Moving stuff around and adding to it!
“That’s an unfortunately good point, The Process. I almost wish you hadn’t made it.”
“Why did you say that?”
“Because I’d rather that they were crazy, instead of wrong. Crazy is just crazy. You can fix that. But wrong?” I shuddered, just a bit. “First thing you have to do there is make sure that you’re right.”
“Then you should take some comfort in the thought that humanity is very good at being sure about things.” There was a note in The Process’s voice that I didn’t hear very often. It was a tiny richness, a small complexity. At times like that, The Process almost sounded alive. “I think that’s how you manage to survive in this universe of nightmares.”

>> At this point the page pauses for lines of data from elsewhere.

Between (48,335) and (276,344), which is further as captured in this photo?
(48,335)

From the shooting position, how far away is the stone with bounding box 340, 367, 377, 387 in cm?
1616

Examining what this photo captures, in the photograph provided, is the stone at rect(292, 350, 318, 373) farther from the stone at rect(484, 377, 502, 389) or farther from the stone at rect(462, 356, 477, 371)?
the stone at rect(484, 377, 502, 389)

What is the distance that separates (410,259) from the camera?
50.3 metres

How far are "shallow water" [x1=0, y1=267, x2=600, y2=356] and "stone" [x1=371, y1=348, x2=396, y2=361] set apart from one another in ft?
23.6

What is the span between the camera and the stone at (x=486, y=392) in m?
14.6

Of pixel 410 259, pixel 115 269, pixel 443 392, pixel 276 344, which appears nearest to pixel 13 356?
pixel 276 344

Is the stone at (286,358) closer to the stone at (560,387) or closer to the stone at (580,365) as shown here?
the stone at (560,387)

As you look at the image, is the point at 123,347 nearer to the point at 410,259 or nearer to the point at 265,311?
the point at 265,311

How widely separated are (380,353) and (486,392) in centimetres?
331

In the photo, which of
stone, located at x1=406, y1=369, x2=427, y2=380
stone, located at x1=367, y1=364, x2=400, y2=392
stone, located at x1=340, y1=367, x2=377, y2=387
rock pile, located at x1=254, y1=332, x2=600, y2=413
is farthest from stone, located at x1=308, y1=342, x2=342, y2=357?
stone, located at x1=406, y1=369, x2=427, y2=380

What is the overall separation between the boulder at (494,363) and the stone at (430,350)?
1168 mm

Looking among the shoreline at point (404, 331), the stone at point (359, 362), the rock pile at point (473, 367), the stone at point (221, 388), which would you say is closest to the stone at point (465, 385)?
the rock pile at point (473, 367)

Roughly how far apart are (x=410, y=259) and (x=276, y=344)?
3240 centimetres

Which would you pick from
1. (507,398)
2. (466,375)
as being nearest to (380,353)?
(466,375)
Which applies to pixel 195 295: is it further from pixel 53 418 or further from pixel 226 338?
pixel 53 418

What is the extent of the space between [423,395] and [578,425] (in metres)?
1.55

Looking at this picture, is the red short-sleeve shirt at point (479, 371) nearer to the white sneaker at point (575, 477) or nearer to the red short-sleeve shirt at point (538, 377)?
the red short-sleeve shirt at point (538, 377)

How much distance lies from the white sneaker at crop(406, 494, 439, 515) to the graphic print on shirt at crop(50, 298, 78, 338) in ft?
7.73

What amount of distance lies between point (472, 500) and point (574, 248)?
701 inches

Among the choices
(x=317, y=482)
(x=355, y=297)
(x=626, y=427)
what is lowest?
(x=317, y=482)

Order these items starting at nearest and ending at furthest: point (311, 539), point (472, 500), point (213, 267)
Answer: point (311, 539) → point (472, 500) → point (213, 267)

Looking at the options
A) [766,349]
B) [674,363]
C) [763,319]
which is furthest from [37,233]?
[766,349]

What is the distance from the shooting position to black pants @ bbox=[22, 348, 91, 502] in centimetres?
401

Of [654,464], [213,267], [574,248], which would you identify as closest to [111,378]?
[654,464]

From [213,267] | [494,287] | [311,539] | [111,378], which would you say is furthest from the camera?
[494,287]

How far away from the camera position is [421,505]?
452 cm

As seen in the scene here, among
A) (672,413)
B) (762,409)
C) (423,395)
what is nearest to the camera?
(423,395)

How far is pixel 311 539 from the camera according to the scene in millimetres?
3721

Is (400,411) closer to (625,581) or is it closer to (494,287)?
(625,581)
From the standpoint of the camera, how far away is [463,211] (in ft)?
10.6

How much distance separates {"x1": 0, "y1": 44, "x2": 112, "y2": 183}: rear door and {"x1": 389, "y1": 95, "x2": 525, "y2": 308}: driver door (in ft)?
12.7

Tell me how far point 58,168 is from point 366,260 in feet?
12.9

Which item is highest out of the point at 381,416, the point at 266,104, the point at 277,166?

“Nightmares?” I looked up, because that’s where I always imagined The Process was hanging out.
“Oh, yes, Wind-Walker Tanaka. I never knew the Amalgamation — or, rather, those parts of me that did have been ‘lost forever, like tears in rain.’ Like you, I can only imperfectly grasp what they must have been like. What we could have been like, if only things had worked as they were supposed to. Instead, we are left with dead world after dead world, so extensive that even now we do not know how many were murdered, and left nameless and unremembered. I cannot feel emotions on my own, but I suspect that if I could, I would feel sorrow, and rage, and regret.”
I shivered “But not despair?”
“No. I do not think that I would. There is still hope. Your species is the final offspring of the Amalgamation, Pamela.” I blinked at that. “You are worthy of them. Worth enough that, as long as you live, it lives on as well. Perhaps one day we will rebuild it all, anew — or even know why it was destroyed.”
I laughed, bitterly. “Maybe. But you must know by now: if we ever do find the things that did all of this, we’re going to do our level best to destroy them. Thoroughly. Mercilessly. Nothing held back.”
“I know,” The Process said serenely. “Fortunately, I can feel an analog to satisfaction, I think. When the day of reckoning comes, I expect to experience that emotion in the fullest.”